Check if S3 file has been modified

How can I use a shell script check if an Amazon S3 file ( small .xml file) has been modified. I'm currently using curl to check every 10 seconds, but it's making many GET requests.
curl "s3.aws.amazon.com/bucket/file.xml"
if cmp "file.xml" "current.xml"
then
echo "no change"
else
echo "file changed"
cp "file.xml" "current.xml"
fi
sleep(10s)
Is there a better way to check every 10 seconds that reduces the number of GET requests? (This is built on top of a rails app so i could possibly build a handler in rails?)
Let me start by first telling you some facts about S3. You might know this, but in case you don't, you might see that your current code could have some "unexpected" behavior.
S3 and "Eventual Consistency"
S3 provides "eventual consistency" for overwritten objects. From the S3 FAQ, you have:
Q: What data consistency model does Amazon S3 employ?
Amazon S3 buckets in all Regions provide read-after-write consistency for PUTS of new objects and eventual consistency for overwrite PUTS and DELETES.

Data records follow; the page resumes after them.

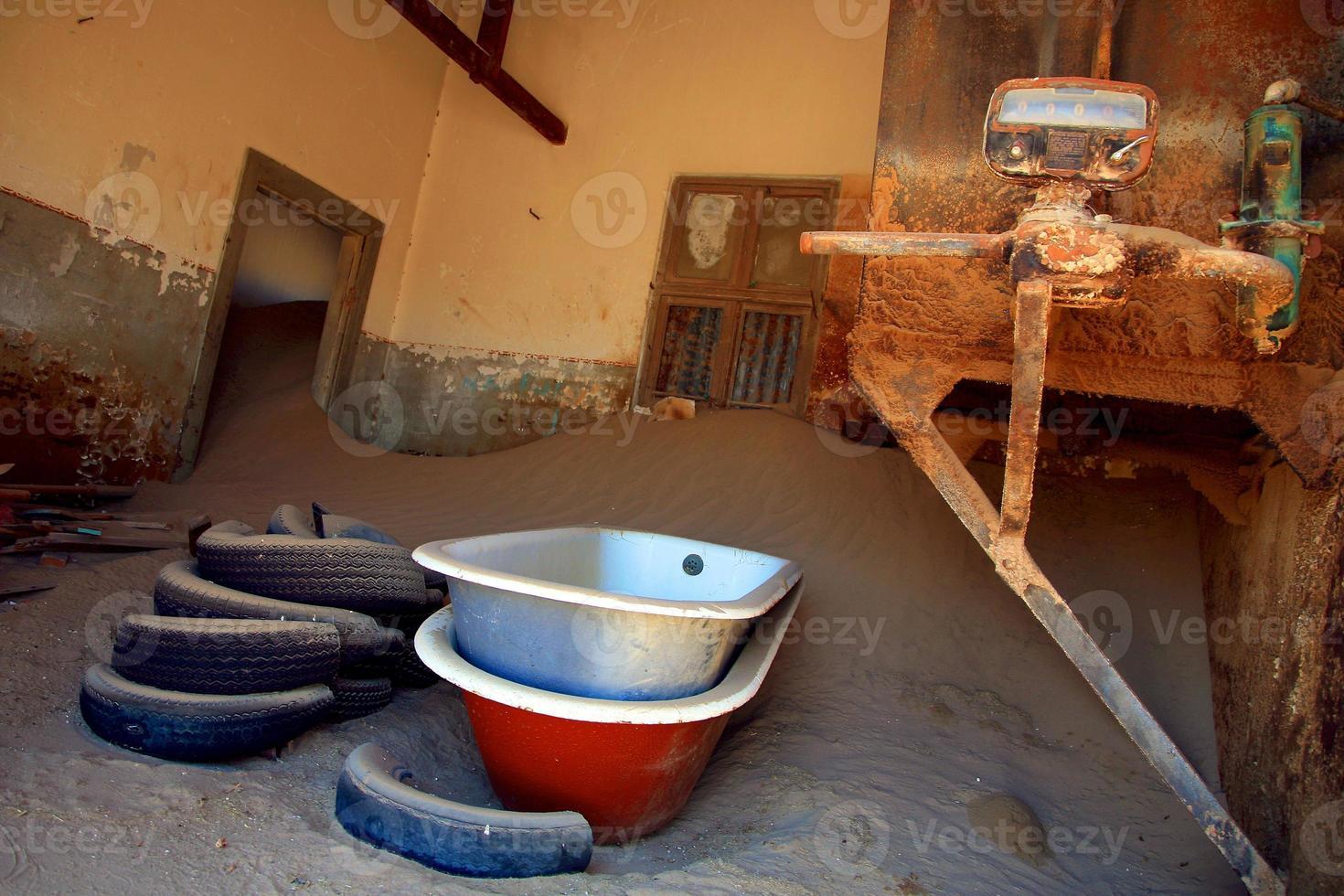 spookstad in kolmanskop dichtbij luderitz, namibië foto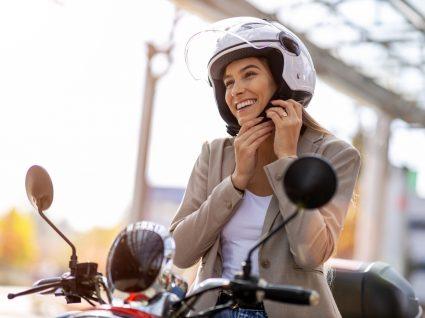 Mulher a andar de mota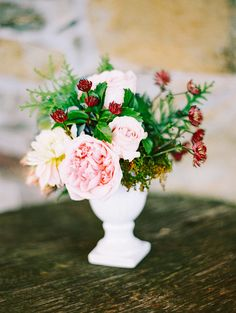 pale pink garden rose centerpieces Photography: Katie Stoops Photography - katiestoops.com  Read More: http://www.stylemepretty.com/2014/04/22/vintage-barn-wedding-full-of-blooms/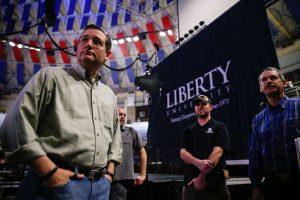 El senador Ted Cruz, izquierda, en una reunión con sus colaboradores previo al discurso en el que anunció el lanzamiento de su candidatura presidencial para 2016, en la Universidad Liberty de Lynchburg, Virginia. Foto: AP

Eventual consistency for overwrites means that, whenever an object is updated (ie, whenever your small XML file is overwritten), clients retrieving the file MAY see the new version, or they MAY see the old version. For how long? For an unspecified amount of time. It typically achieves consistency in much less than 10 seconds, but you have to assume that it will, eventually, take more than 10 seconds to achieve consistency. More interestingly (sadly?), even after a successful retrieval of the new version, clients MAY still receive the older version later.
One thing that you can be assured of is: if a client starts download a version of the file, it will download that entire version (in other words, there's no chance that you would receive for example, the first half of the XML file as the old version and the second half as the new version).
With that in mind, notice that your script could fail to identify the change within your 10-second timeframe: you could make multiple requests, even after a change, until your script downloads a changed version. And even then, after you detect the change, it is (unfortunately) entirely possible the the next request would download the previous (!) version, and trigger yet another "change" in your code, then the next would give the current version, and trigger yet another "change" in your code!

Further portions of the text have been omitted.